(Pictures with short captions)
----

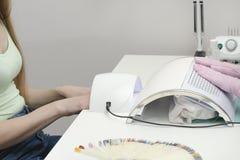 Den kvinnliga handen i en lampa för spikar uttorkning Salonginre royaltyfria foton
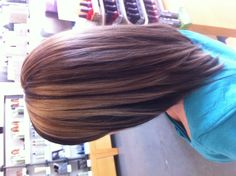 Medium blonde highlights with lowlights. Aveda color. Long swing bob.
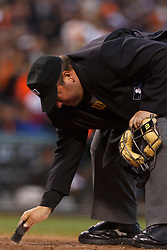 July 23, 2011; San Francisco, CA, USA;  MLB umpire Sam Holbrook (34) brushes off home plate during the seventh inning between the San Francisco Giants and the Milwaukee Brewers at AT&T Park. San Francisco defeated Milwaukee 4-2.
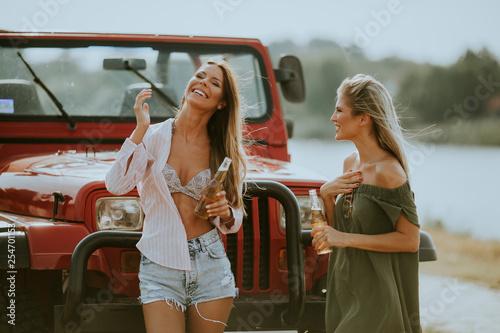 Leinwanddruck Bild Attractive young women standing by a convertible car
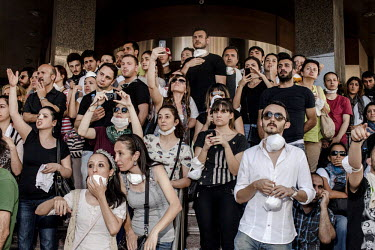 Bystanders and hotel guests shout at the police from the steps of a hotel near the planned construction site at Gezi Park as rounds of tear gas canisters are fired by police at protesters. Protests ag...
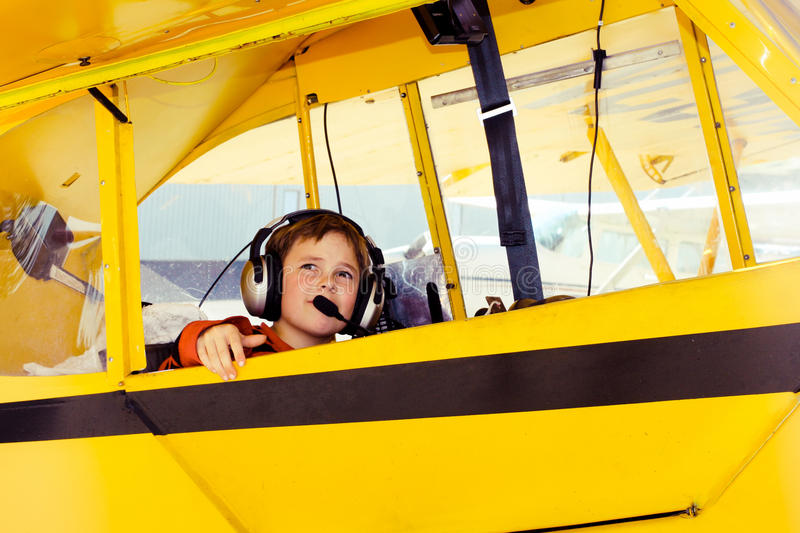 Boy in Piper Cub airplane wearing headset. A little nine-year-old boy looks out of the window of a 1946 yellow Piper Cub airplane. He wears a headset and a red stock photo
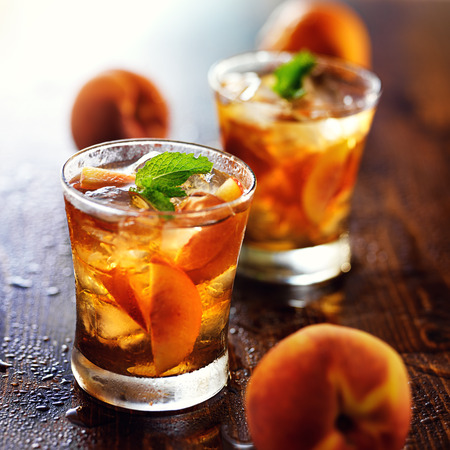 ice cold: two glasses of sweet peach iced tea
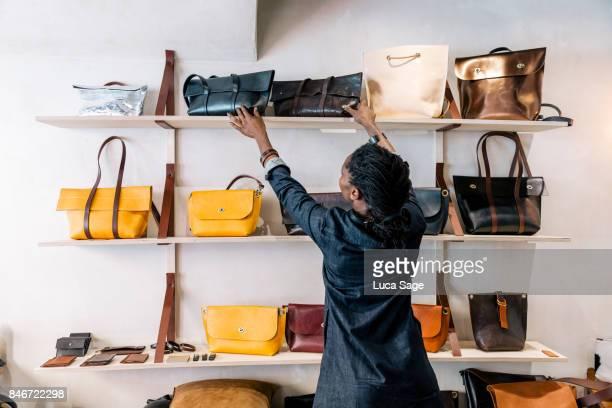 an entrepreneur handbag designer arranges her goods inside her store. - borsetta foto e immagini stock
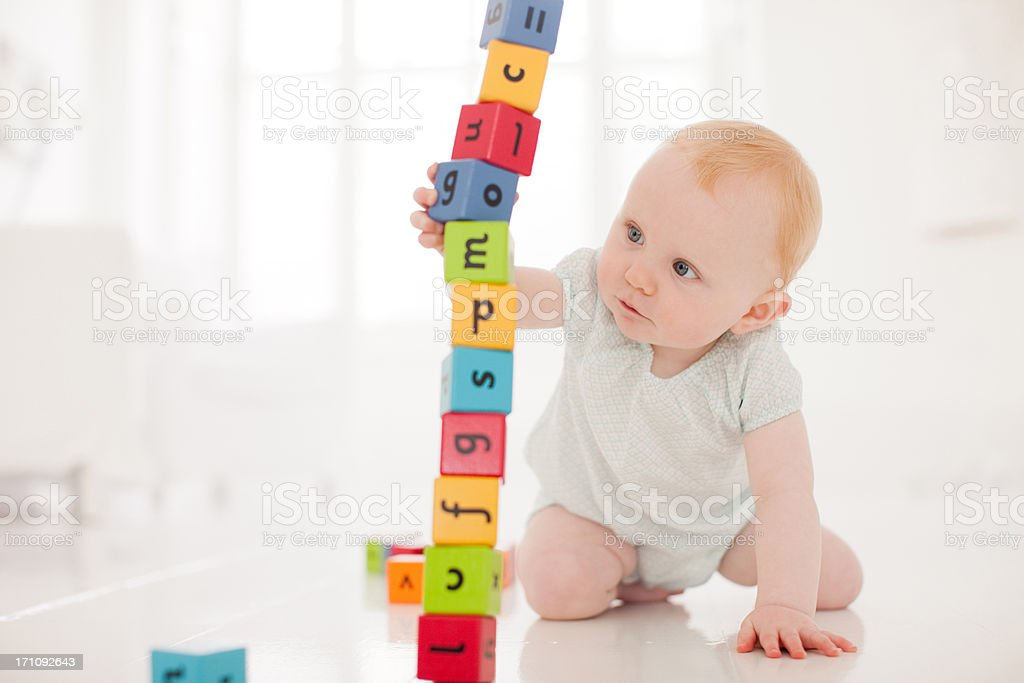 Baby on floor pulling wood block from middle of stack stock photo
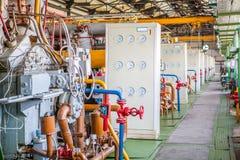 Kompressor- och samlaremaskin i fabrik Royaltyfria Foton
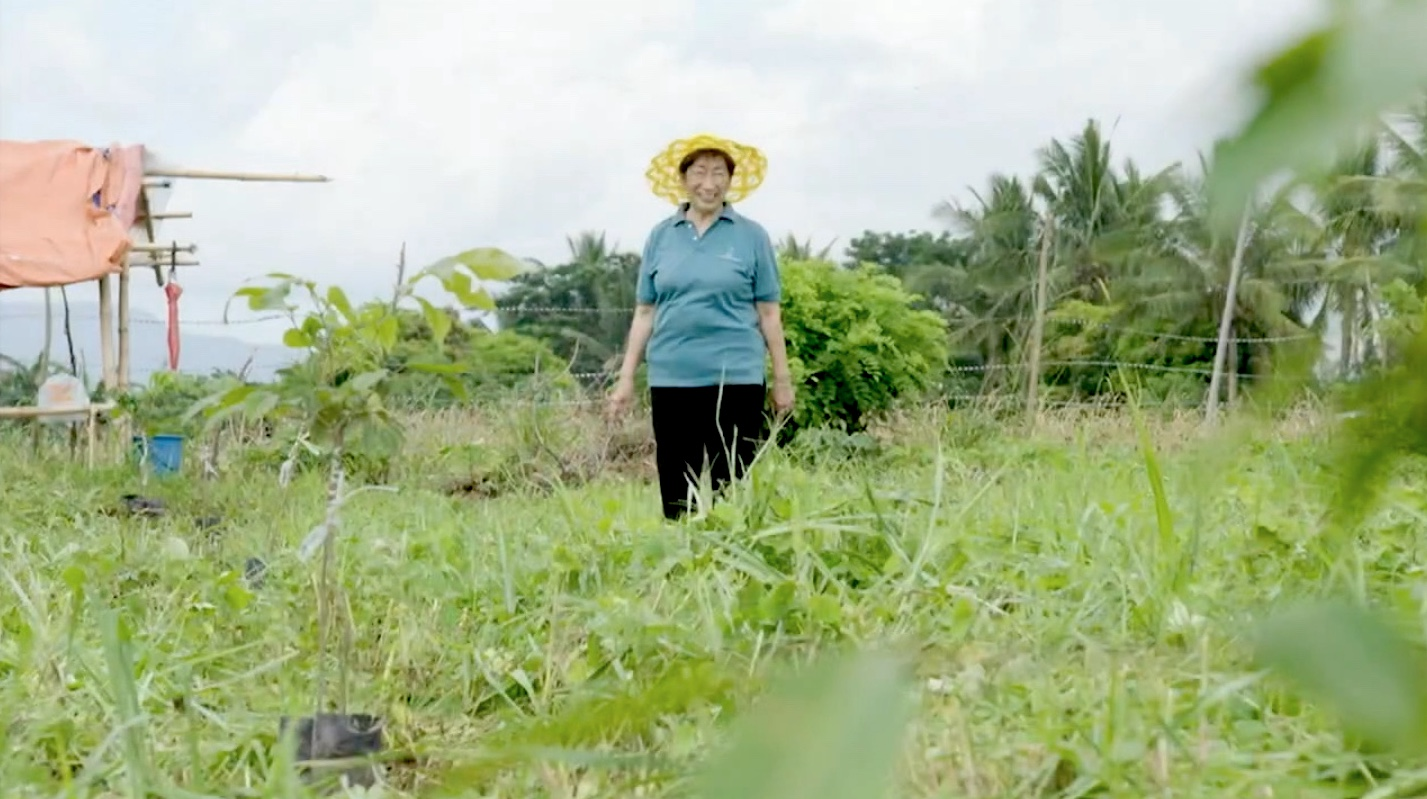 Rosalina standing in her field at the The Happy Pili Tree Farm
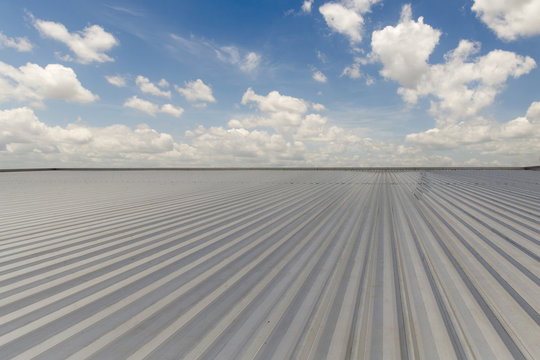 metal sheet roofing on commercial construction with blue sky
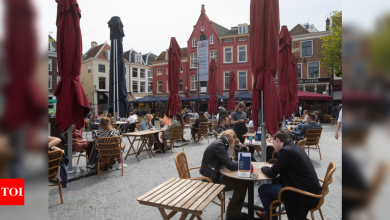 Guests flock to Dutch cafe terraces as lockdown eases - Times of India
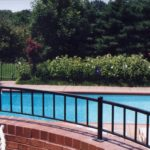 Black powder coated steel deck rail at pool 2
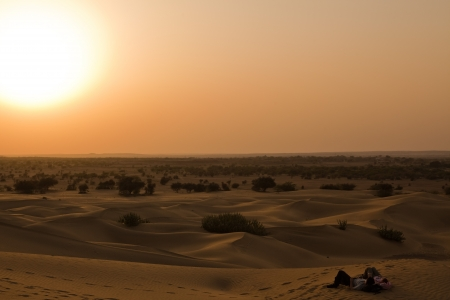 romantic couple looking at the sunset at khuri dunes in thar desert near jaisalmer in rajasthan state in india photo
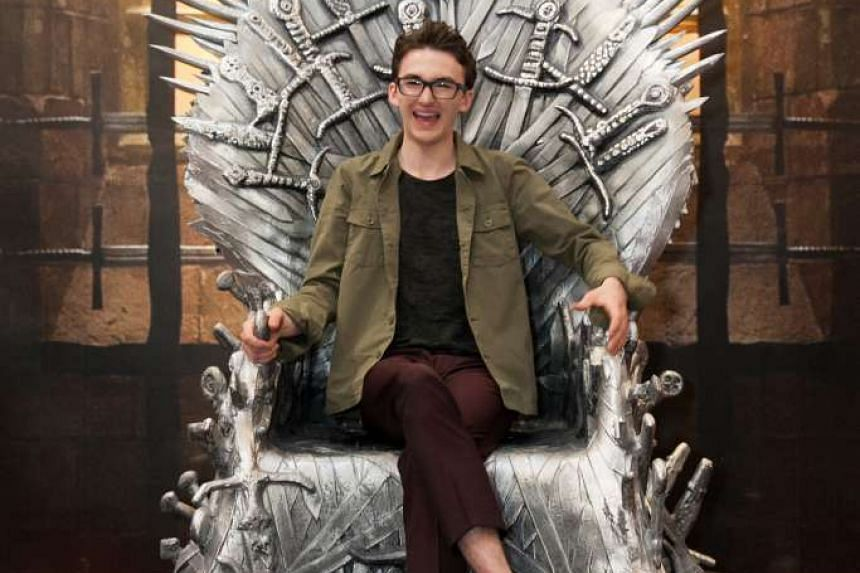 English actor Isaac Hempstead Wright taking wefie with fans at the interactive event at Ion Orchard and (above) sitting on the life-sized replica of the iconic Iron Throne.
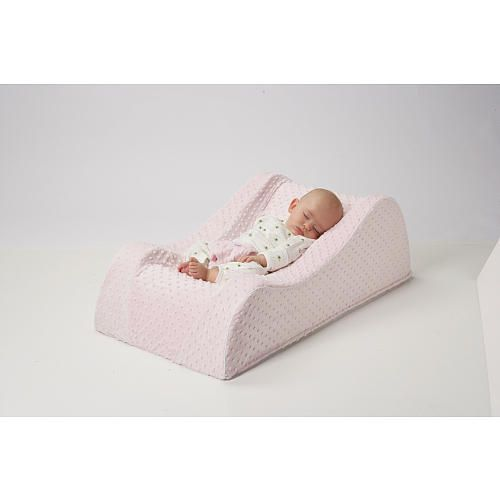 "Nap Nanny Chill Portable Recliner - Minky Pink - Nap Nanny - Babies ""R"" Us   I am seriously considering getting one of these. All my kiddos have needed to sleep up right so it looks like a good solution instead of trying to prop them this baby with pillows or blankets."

----

▶ Exercise directions
Print all of the entries word for word. Omit the pictures they contain.

▶ Task answer
 Den kvinnliga handen i en lampa för spikar uttorkning Salonginre royaltyfria foton
 Medium blonde highlights with lowlights. Aveda color. Long swing bob.
 July 23, 2011; San Francisco, CA, USA;  MLB umpire Sam Holbrook (34) brushes off home plate during the seventh inning between the San Francisco Giants and the Milwaukee Brewers at AT&T Park. San Francisco defeated Milwaukee 4-2.
 Leinwanddruck Bild Attractive young women standing by a convertible car
 Bystanders and hotel guests shout at the police from the steps of a hotel near the planned construction site at Gezi Park as rounds of tear gas canisters are fired by police at protesters. Protests ag...
 Boy in Piper Cub airplane wearing headset. A little nine-year-old boy looks out of the window of a 1946 yellow Piper Cub airplane. He wears a headset and a red stock photo
 ice cold: two glasses of sweet peach iced tea
 an entrepreneur handbag designer arranges her goods inside her store. - borsetta foto e immagini stock
 Baby on floor pulling wood block from middle of stack stock photo
 Kompressor- och samlaremaskin i fabrik Royaltyfria Foton
 Rosalina standing in her field at the The Happy Pili Tree Farm
 metal sheet roofing on commercial construction with blue sky
 Guests flock to Dutch cafe terraces as lockdown eases - Times of India
 Black powder coated steel deck rail at pool 2
 romantic couple looking at the sunset at khuri dunes in thar desert near jaisalmer in rajasthan state in india photo
 English actor Isaac Hempstead Wright taking wefie with fans at the interactive event at Ion Orchard and (above) sitting on the life-sized replica of the iconic Iron Throne.
 "Nap Nanny Chill Portable Recliner - Minky Pink - Nap Nanny - Babies ""R"" Us   I am seriously considering getting one of these. All my kiddos have needed to sleep up right so it looks like a good solution instead of trying to prop them this baby with pillows or blankets."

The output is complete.